_Aim of the exercise_
Write what comes next in the solar cycle passage below, starting right after its final sentence about the Babcock Model.

_Source extract_
The solar cycle has a great influence on space weather, and a significant influence on the Earth's climate since the Sun's luminosity has a direct relationship with magnetic activity.[36] Solar activity minima tend to be correlated with colder temperatures, and longer than average solar cycles tend to be correlated with hotter temperatures. In the 17th century, the solar cycle appeared to have stopped entirely for several decades; few sunspots were observed during this period. During this era, known as the Maunder minimum or Little Ice Age, Europe experienced unusually cold temperatures.[37] Earlier extended minima have been discovered through analysis of tree rings and appear to have coincided with lower-than-average global temperatures.[38]

"MOST current literature on solar activity assumes that the planets do not affect it, and that conditions internal to the Sun are primarily responsible for the solar cycle. Bigg1, however, has shown that the period of Mercury's orbit appears in the sunspot data, and that the influence of Mercury depends on the phases of Venus, Earth, and Jupiter."[39]

"It is shown that starting with the alignment of Venus with Jupiter at perihelion position, these two planets will perfectly align at Jupiter's perihelion after every 23.7 years".[40]

"The tidal forces hypothesis for solar cycles has been proposed by Wood (1972) and others. Table 2 below shows the relative tidal forces of the planets on the sun. Jupiter, Venus, Earth and Mercury are called the "tidal planets" because they are the most significant. According to Wood, the especially good alignments of J-V-E with the sun which occur about every 11 years are the cause of the sunspot cycle. He has shown that the sunspot cycle is synchronous with the alignments, and J. Schove's data for 1500 year of sunspot maxima supports the 11.07 year J-V-E period average."[41]

"Both the 11.86 year Jupiter tropical period (time between perihelion's or closest approaches to the sun and the 9.93 year J-S alignment periods are found in sunspot spectral analysis. Unfortunately direct calculations of the tidal forces of all planets does not support the occurrence of the dominant 11.07 year cycle. Instead, the 11.86 year period of Jupiter's perihelion dominates the results. This has caused problems for several researchers in this field."[41]

"[B]y assuming a harmonic variation having a period of 11.13 years ... the phases of such a variation [in polar diameter minus equatorial diameter of the Sun] coincide to within one-fifth of a year with the phases of the sun-spot fluctuations; that, at times corresponding to minimum of sun-spottedness, the polar diameter is relatively larger; that, at times of maximum sun-spottedness, the equatorial diameter is relatively larger. The amplitude of the variation is extremely small, but its reality would seem to be established. [This] at least renders the existence of such periodic fluctuations in the shape of the sun more probable than their non-existence."[42]

"Solar oblateness, the difference between the equatorial and polar diameters, reflects certain fundamental properties of the Sun. ... the oblateness reflects properties of the Sun's interior, ... [There is] a time varying, excess equatorial brightness [producing] a difference between the equatorial and polar limb darkening functions ... at times when the excess brightness is reduced, the intrinsic visual oblateness can be obtained from the observations without detailed knowledge of the excess brightness. A period of reduced excess brightness occurred in 1973 September."[43] The period of reduced excess equatorial brightness occurred between solar cycle maximum around 1970 and minimum around 1975. Considering excess equatorial brightness and seeking to perform measurements at opportunities of reduced excess equatorial brightness has the effect of reducing solar oblateness from some 86.6 ± 6.6 milli-arcsec to 18.4 ± 12.5 milli-arcsec.[43]

The Babcock Model describes a mechanism which can explain magnetic and sunspot patterns observed on the Sun.

_Given data_
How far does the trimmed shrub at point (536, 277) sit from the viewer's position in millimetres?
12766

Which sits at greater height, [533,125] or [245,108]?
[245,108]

_Output of the exercise_
  1. The start of the 22-year cycle begins with a well-established dipole field component aligned along the solar rotational axis. The field lines tend to be held by the highly conductive solar plasma of the solar surface.
  2. The solar surface plasma rotation rate is different at different latitudes, and the rotation rate is 20 percent faster at the equator than at the poles (one rotation every 27 days). Consequently, the magnetic field lines are wrapped by 20 percent every 27 days.
  3. After many rotations, the field lines become highly twisted and bundled, increasing their intensity, and the resulting buoyancy lifts the bundle to the solar surface, forming a bipolar field that appears as two spots, being kinks in the field lines.
  4. The sunspots result from the strong local magnetic fields in the solar surface that exclude the light-emitting solar plasma and appear as darkened spots on the solar surface.
  5. The leading spot of the bipolar field has the same polarity as the solar hemisphere, and the trailing spot is of opposite polarity. The leading spot of the bipolar field tends to migrate towards the equator, while the trailing spot of opposite polarity migrates towards the solar pole of the respective hemisphere with a resultant reduction of the solar dipole moment. This process of sunspot formation and migration continues until the solar dipole field reverses (after about 11 years).
  6. The solar dipole field, through similar processes, reverses again at the end of the 22-year cycle.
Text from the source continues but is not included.